And this is where mdmh really has a point:

Do y'all just not believe in anything until you have seen what the president or congressperson with the D next to their actually ends up doing in office?

it's okay to have expectations for politicians or to believe in a politics that isn't purely modeled on cynical "pragmatism."
 
Pragmatism is not the most cynical perspective on offer here.


And I don’t follow any particular politician or party.
 
Who is claiming anyone is perfect?




No one.

He didn't need to wave a magic wand to be a president that governed like Obama the candidate claimed that he would govern. I stanned for Obama hard. I canvassed for him in three states, listened to just about every speech the guy made, and - for the first time in my life (I was in my early 20s at that point) - really studied his policy proposals. I was a lot younger in 2007 and definitely naive, but it's not easy to reconcile Obama the candidate with Obama the president on a lot of aspects of policy.

When you look at Obama-era immigration policy (via ICE), education policy (via DOE), and urban policy (via HUD), what Trump has been able to accomplish is really not all that surprising. I'm not sure an American president can avoid imperialistic foreign policy, but drone warfare and the further decimation of civil liberties in the name of national security really aren't great looks.

Maybe not detaining and deporting families, supporting (and funding) public education, and supporting (and funding) affordable and public housing requiring the waving of a magic wand. When I was canvassing for Obama in 2007 and 2011, I didn't really think that this was the case.
 
I agree, it’s too bad he didn’t wield a magic wand.

It's not idealistic to believe in something. It may be idealistic to let your beliefs control your practice (e.g., the way that many of you characterize voting third party in the age of Trump), but it is not idealistic to have politics that don't perfectly match up with the establishment of a party (which itself is an ideology, albeit a pretty flimsy one).
 
You will believe what seems right to you. That’s not necessarily idealism.

Idealism implies a disconnect from reality. That’s not = to cynicism.

None of this is simple, IMO.

I posted the link to the Obama speech not because I think he is a perfect person or was a perfect president. But because I think it contains a lot of wisdom and proper and reasonable encouragement.
 
I agree with a lot of this. But Progressives missed a chance. Obama could have been a bridge. Any young Progressive candidate had a good chance of beating Hillary and Trump.
 
I agree with a lot of this. But Progressives missed a chance. Obama could have been a bridge. Any young Progressive candidate had a good chance of beating Hillary and Trump.

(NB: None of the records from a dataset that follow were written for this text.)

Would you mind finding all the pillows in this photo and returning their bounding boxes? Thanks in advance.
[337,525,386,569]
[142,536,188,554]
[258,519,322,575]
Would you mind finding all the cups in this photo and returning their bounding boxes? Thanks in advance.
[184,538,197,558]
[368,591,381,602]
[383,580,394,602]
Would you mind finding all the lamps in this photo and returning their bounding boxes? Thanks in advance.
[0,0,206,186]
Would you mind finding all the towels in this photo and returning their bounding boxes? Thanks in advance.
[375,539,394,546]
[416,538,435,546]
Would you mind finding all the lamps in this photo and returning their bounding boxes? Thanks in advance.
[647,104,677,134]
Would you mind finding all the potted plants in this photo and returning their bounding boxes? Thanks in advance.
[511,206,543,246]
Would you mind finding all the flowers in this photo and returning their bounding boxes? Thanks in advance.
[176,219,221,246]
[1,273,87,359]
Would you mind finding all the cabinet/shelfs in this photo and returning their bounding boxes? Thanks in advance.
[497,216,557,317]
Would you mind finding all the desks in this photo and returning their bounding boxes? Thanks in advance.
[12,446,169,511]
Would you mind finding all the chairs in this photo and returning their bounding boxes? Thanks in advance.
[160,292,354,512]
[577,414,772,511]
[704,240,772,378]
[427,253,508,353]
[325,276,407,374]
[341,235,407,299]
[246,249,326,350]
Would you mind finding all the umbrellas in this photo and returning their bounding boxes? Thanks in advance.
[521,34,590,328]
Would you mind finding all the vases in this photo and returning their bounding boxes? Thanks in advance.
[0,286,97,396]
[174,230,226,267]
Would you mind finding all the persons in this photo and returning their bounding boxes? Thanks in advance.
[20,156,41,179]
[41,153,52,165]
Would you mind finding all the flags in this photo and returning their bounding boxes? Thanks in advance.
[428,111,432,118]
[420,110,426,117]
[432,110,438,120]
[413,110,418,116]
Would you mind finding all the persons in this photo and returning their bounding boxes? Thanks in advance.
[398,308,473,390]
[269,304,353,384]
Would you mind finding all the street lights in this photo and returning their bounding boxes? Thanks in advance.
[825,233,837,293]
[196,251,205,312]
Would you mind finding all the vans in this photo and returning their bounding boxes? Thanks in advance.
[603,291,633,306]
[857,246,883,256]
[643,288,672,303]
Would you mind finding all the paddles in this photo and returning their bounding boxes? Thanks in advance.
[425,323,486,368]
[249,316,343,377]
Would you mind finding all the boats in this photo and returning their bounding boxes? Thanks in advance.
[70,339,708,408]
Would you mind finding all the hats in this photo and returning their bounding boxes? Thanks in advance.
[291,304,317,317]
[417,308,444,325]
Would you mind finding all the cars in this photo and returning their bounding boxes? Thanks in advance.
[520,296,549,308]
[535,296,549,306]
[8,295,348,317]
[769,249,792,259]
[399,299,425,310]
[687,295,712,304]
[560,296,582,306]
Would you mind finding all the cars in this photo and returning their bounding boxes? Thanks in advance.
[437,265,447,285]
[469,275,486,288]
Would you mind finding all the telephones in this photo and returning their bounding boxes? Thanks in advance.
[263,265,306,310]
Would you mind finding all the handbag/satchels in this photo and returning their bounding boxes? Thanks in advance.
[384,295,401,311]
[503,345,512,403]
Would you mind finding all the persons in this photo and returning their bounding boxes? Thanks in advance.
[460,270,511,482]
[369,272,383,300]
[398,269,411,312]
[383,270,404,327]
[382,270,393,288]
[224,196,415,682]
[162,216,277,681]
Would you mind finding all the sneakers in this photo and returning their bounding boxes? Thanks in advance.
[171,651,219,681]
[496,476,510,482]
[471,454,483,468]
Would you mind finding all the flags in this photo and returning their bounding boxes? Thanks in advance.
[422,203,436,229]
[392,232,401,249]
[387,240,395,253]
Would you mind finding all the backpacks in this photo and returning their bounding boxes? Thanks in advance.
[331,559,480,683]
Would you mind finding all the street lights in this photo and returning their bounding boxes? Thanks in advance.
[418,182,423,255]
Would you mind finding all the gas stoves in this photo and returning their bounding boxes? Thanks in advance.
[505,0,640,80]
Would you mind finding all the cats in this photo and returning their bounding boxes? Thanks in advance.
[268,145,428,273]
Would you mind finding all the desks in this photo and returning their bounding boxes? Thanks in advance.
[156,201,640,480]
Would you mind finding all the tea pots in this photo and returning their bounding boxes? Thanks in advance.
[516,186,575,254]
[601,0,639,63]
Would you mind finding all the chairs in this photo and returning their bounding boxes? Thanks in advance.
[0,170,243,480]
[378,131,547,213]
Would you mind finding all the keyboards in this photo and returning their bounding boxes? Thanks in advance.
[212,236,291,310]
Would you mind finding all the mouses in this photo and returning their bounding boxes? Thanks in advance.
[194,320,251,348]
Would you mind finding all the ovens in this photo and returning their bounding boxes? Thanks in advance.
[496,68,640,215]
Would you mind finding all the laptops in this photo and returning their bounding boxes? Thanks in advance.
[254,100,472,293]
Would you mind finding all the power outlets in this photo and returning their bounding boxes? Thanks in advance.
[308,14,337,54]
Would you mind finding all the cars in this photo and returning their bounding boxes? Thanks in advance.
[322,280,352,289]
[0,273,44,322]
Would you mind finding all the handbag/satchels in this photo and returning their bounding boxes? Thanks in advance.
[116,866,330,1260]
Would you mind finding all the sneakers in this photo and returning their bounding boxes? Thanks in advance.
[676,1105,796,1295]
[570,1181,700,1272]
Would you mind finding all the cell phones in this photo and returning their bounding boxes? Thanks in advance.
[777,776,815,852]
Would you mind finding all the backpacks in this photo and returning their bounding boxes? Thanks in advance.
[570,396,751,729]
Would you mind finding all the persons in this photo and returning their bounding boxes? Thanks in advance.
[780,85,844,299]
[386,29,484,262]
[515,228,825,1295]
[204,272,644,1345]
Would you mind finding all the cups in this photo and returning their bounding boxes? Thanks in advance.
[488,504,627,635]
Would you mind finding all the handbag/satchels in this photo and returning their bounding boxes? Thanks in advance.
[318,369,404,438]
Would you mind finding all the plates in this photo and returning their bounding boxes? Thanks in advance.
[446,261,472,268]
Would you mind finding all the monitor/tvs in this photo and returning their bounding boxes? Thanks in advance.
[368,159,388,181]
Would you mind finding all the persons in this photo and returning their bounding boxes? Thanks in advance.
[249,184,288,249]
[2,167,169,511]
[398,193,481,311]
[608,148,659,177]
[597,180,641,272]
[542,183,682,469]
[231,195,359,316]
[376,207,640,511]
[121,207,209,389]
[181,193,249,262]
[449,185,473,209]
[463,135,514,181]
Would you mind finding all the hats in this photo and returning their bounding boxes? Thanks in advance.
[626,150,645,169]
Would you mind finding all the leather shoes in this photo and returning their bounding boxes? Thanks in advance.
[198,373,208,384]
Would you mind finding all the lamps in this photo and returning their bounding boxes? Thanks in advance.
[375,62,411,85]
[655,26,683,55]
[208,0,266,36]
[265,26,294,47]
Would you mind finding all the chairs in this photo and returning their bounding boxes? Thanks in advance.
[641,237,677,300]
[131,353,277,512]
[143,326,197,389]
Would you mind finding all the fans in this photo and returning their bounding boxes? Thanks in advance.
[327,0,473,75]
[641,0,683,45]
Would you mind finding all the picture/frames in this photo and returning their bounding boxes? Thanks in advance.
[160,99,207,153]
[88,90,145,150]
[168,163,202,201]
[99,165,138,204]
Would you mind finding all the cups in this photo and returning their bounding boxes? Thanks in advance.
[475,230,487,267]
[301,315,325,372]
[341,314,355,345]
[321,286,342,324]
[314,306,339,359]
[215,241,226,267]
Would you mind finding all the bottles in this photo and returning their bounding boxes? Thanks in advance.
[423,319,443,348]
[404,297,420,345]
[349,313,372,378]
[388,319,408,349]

If we have learned anything from the last election cycle, then it's that I'm not sure that progressive candidates had a chance. I mean, hell. Clinton wouldn't even pick a progressive VP. Sherrod Brown has a profile as Trump-voter friendly as you could have gotten last election. The fact that Sanders did so well is less an indictment of progressives, IMO, and a bigger indictment on the stranglehold that the Clintons had over the Democratic Party.
 
I agree with a lot of this. But Progressives missed a chance. Obama could have been a bridge. Any young Progressive candidate had a good chance of beating Hillary and Trump.

Who would’ve been severely hamstrung by a Republican Congress.
 
Maybe we needed the debacle of Trump to get a better politics growing from the ground up.

I don’t know. I hope it happens.
 
Maybe we needed the debacle of Trump to get a better politics growing from the ground up.

I don’t know. I hope it happens.

This is where I'm at, too, and why I think AOC's victory has been such a powerful symbol for younger progressive Democrats.
 
I've said this before - I love the idea of Obama. I loved the hope and optimism that Obama based his campaign on, how he temporarily represented the country. How proud he made America. I did not like his governance. He was not the progressive President that his campaign and his rhetoric made him out to be. Most of that is the fault of him losing congress after 2 years, but some of that fault is just him being a centrist, beholden to his Republican peers.
 
If we have learned anything from the last election cycle, then it's that I'm not sure that progressive candidates had a chance. I mean, hell. Clinton wouldn't even pick a progressive VP. Sherrod Brown has a profile as Trump-voter friendly as you could have gotten last election. The fact that Sanders did so well is less an indictment of progressives, IMO, and a bigger indictment on the stranglehold that the Clintons had over the Democratic Party.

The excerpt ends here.